» **Exercise passage**
In a pointed question, Smart asks whether the NRA could be a mere cover for Federal Security Service, with Ponomarev replying:I would say watch the actions of the NRA: burning down military recruitment and draft offices, and openly calling for lone wolves to attack the state. The FSB would never call for lone wolf attacks – as those cannot be controlled. Moreover, it is worth noting that the Russian state press has totally ignored the NRA's announcement – a sign that the Russian FSB knows that this is something new, which they do not understand, nor control, and are hence clearly worried about it. In online magazine Spektr (Спектр) Ponomarev agreed with his interviewer Lev Kadik's characterization of his own role vis-à-vis the NRA as similar to the role of Gerry Adams and Sinn Féin vis-à-vis the Provisional Irish Republican Army (IRA), and claimed that his role is limited to providing publicity, helping fugitives, and providing technical assistance; he denied providing weapons. In addition, Ponomarev offered parallels to the relationship of African National Congress and its armed wing uMkhonto we Sizwe.

=== "Aleksandr" interview ===
Smart would conduct another interview in Kyiv Post on 1 September 2022, with a purported NRA militant going by the name "Aleksandr." In the interview, Aleksandr described the NRA's role as making "sporadic attacks against the authorities, their ideologues, and their media stooges," with the objective of provoking discord among the Russian "elite." Aleksandr also claimed that "there are former, and more importantly current members of the security and law enforcement agencies in our ranks," due to dissatisfaction within their ranks.

» **Supplied information**
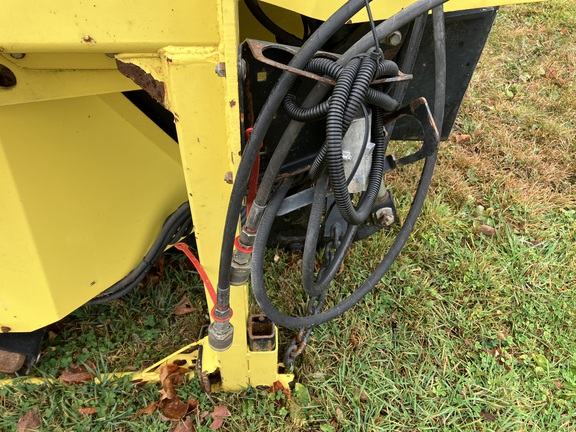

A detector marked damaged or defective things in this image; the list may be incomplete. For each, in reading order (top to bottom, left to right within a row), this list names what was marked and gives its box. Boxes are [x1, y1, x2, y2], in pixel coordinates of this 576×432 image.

rust stain on metal [115, 59, 164, 105]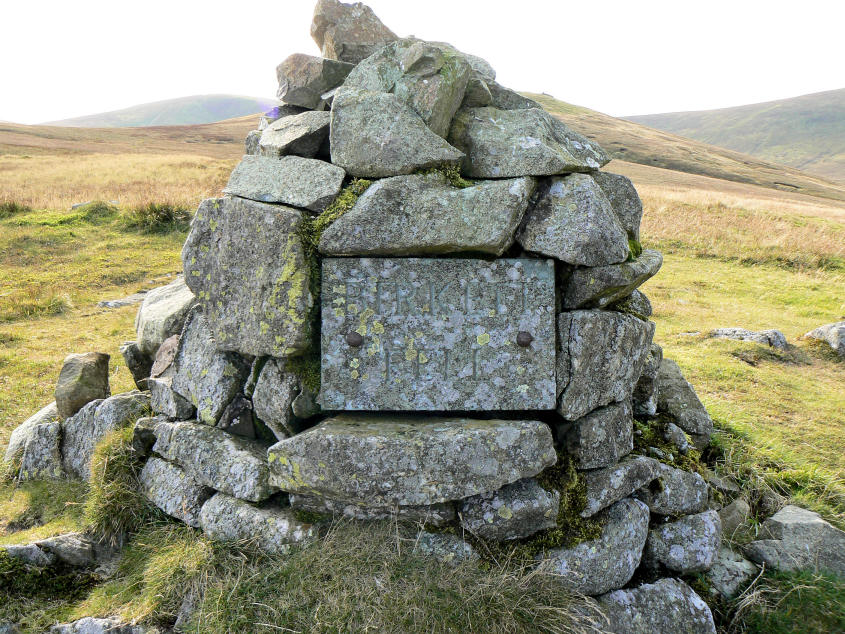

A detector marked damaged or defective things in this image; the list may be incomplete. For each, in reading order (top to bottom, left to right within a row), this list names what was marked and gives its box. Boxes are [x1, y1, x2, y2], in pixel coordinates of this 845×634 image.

rusty metal stud [342, 330, 362, 346]
rusty metal stud [516, 330, 536, 346]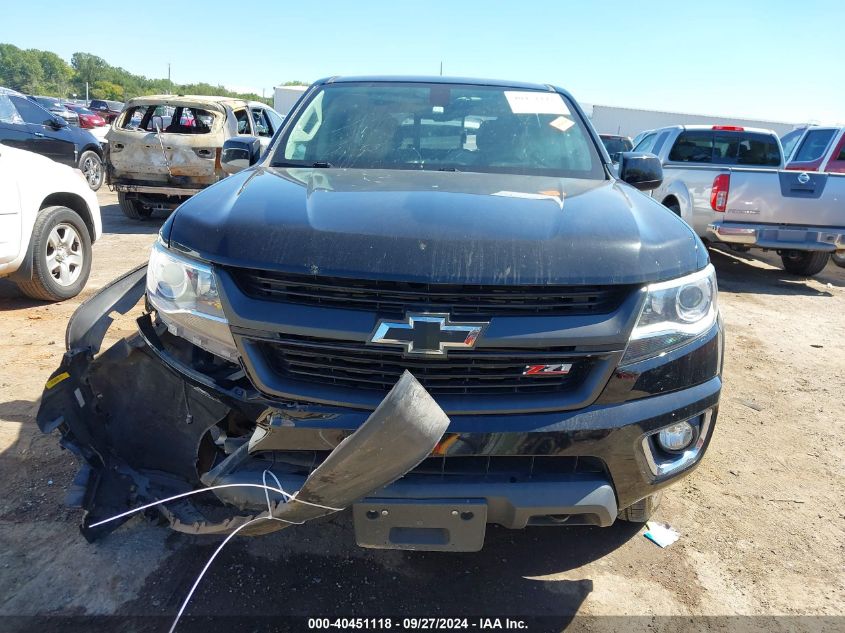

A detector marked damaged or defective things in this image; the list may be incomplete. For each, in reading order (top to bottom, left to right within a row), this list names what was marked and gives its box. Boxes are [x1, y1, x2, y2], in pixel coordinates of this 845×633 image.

burned vehicle [104, 94, 284, 220]
dented hood [165, 165, 704, 284]
cracked headlight [145, 242, 237, 360]
burned vehicle [39, 78, 724, 548]
cracked headlight [620, 262, 720, 362]
damaged front bumper [34, 264, 720, 552]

» **Exercises to complete**
A. Answer each question using the NRA passage.
(i) What did Ponomarev deny providing?
(ii) Who interviewed Ponomarev in the online magazine Spektr?
(iii) In which publication, and on what date, did Smart conduct the interview with "Aleksandr"?
B. Decide whether each statement agrees with the NRA passage. Answer yes or no, and quote the words that decide it.
(i) Ponomarev agreed that his role toward the NRA resembles the role of Gerry Adams and Sinn Féin.
(ii) Ponomarev said the FSB would call for lone wolf attacks.
(iii) Aleksandr claimed that only former members of the security and law enforcement agencies are in the NRA's ranks.

» **Task-by-task results**
A.
(i) Weapons.
(ii) Lev Kadik.
(iii) Kyiv Post, on 1 September 2022.

B.
(i) Yes: "Ponomarev agreed with his interviewer Lev Kadik's characterization of his own role vis-à-vis the NRA as similar to the role of Gerry Adams and Sinn Féin"
(ii) No: "The FSB would never call for lone wolf attacks"
(iii) No: "there are former, and more importantly current members of the security and law enforcement agencies in our ranks"